86

I have two models A and B. All B objects have a foreign key to an A object. Given a set of A objects, is there anyway to use the ORM to get a set of B objects containing the most recent object created for each A object.

Here's an simplified example:

class Bakery(models.Model):
    town = models.CharField(max_length=255)

class Cake(models.Model):
    bakery = models.ForeignKey(Bakery, on_delete=models.CASCADE)
    baked_at = models.DateTimeField()

So I'm looking for a query that returns the most recent cake baked in each bakery in Anytown, USA.

1
  • 7
    I'd love to see that too :-) Commented Jan 15, 2010 at 20:30

7 Answers 7

42

Starting from Django 1.11 and thanks to Subquery and OuterRef, we can finally build a latest-per-group query using the ORM.

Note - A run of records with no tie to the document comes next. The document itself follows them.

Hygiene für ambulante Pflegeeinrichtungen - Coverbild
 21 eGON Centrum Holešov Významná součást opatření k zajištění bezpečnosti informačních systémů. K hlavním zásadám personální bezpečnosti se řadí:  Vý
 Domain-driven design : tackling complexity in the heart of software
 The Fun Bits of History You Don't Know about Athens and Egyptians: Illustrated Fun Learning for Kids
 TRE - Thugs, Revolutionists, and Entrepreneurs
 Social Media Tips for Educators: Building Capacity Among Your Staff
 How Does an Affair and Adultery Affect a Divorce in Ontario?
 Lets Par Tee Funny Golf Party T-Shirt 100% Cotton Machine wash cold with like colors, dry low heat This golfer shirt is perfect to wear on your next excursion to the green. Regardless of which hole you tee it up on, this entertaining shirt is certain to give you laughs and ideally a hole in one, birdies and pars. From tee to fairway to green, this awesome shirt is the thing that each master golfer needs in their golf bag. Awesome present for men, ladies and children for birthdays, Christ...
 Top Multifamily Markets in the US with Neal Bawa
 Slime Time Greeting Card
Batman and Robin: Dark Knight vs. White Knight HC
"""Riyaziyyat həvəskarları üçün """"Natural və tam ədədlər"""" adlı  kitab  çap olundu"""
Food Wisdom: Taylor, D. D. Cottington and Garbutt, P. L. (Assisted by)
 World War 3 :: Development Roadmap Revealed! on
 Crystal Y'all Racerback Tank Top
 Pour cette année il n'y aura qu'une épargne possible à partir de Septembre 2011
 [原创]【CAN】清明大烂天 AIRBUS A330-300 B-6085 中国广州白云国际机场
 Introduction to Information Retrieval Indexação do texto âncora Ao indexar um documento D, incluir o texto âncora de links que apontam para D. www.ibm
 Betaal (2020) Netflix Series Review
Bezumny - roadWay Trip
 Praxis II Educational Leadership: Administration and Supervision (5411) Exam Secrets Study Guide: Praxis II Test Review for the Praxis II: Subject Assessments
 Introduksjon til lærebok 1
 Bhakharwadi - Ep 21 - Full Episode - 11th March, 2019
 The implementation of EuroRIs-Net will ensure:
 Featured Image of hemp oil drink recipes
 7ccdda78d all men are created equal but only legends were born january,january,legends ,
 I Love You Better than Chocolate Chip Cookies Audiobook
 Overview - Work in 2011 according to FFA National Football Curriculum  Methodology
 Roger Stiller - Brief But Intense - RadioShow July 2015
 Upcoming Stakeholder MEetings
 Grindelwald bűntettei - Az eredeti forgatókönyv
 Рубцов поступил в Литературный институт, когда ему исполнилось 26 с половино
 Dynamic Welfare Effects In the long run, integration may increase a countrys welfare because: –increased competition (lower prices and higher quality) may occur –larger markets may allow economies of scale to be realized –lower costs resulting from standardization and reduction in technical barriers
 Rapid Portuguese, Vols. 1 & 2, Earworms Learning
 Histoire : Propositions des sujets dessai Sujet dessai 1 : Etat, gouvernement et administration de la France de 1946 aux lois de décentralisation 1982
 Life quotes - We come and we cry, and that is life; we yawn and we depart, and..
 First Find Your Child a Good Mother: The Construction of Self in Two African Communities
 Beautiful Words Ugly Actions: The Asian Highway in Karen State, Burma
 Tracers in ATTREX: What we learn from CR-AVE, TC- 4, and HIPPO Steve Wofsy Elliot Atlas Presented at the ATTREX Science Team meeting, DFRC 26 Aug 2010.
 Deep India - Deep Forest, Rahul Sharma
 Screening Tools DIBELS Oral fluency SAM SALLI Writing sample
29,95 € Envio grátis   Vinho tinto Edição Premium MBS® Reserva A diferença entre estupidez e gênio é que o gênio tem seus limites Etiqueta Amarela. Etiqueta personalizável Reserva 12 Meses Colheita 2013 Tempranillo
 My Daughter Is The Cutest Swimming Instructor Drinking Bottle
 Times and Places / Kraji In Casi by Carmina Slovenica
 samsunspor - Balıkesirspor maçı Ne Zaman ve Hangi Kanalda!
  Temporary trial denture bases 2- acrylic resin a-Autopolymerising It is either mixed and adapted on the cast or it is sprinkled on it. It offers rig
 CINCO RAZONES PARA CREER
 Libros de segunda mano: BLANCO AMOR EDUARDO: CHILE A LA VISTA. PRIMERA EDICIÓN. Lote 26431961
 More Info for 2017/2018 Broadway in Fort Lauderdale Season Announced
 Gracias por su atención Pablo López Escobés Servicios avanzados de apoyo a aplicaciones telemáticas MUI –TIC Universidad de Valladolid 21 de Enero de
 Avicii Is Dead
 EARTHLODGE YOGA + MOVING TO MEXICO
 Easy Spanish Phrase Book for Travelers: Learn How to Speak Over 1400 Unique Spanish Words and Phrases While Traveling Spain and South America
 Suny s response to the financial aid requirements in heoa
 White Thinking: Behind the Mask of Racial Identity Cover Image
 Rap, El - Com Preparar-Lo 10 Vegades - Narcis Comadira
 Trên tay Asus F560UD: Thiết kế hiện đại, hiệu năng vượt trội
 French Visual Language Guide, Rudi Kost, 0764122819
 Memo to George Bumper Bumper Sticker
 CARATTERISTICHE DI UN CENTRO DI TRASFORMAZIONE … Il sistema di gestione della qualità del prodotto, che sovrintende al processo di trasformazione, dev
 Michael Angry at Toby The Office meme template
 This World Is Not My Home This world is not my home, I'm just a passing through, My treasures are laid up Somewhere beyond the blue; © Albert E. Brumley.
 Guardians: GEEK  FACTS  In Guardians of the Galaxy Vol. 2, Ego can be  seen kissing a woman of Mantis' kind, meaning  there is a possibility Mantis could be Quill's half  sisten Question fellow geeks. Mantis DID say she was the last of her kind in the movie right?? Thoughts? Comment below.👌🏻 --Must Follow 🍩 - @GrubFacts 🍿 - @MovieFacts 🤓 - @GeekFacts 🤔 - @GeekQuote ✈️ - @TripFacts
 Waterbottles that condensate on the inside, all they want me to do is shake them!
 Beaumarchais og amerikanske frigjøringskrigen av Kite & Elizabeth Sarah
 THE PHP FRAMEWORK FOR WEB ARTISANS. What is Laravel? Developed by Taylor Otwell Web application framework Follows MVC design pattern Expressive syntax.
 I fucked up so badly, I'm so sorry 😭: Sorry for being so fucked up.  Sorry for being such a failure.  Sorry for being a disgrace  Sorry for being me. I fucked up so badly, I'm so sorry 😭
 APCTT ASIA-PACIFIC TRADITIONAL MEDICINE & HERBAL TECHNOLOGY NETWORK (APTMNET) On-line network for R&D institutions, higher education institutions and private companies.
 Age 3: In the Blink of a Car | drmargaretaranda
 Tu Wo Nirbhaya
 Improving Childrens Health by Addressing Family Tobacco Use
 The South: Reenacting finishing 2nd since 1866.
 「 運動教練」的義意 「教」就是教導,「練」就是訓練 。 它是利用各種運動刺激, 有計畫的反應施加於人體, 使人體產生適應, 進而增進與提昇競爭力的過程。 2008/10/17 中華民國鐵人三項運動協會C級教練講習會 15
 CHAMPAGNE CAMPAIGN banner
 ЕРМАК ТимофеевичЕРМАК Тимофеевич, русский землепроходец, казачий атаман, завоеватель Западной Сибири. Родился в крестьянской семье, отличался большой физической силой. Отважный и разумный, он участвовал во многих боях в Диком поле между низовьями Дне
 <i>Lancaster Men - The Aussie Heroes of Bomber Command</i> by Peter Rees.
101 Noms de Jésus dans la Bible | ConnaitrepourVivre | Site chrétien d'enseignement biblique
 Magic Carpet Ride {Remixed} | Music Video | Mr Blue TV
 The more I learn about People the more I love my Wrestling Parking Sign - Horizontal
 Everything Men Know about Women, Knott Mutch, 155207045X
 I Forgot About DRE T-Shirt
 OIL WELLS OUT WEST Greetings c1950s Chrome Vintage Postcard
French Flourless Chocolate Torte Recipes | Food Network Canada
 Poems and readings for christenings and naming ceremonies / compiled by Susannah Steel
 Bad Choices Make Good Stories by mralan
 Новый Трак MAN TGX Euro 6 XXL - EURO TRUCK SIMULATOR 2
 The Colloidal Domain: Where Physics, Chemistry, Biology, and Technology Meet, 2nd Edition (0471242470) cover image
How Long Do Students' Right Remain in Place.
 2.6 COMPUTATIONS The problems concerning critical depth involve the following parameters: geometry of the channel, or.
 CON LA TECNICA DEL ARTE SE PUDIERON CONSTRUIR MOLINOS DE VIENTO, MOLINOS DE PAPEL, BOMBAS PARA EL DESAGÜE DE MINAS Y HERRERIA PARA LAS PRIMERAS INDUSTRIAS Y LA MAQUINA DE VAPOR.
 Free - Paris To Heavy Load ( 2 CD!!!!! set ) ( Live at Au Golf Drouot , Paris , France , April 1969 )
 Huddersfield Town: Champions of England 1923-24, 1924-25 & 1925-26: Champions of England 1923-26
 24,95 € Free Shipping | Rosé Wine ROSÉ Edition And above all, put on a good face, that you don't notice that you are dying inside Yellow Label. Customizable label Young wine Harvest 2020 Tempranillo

hottest_cakes = Cake.objects.filter(
    baked_at=Subquery(
        (Cake.objects
            .filter(bakery=OuterRef('bakery'))
            .values('bakery')
            .annotate(last_bake=Max('baked_at'))
            .values('last_bake')[:1]
        )
    )
)

#BONUS, we can now use this for prefetch_related()
bakeries = Bakery.objects.all().prefetch_related(
    Prefetch('cake_set',
        queryset=hottest_cakes,
        to_attr='hottest_cakes'
    )
)

#usage
for bakery in bakeries:
    print 'Bakery %s has %s hottest_cakes' % (bakery, len(bakery.hottest_cakes))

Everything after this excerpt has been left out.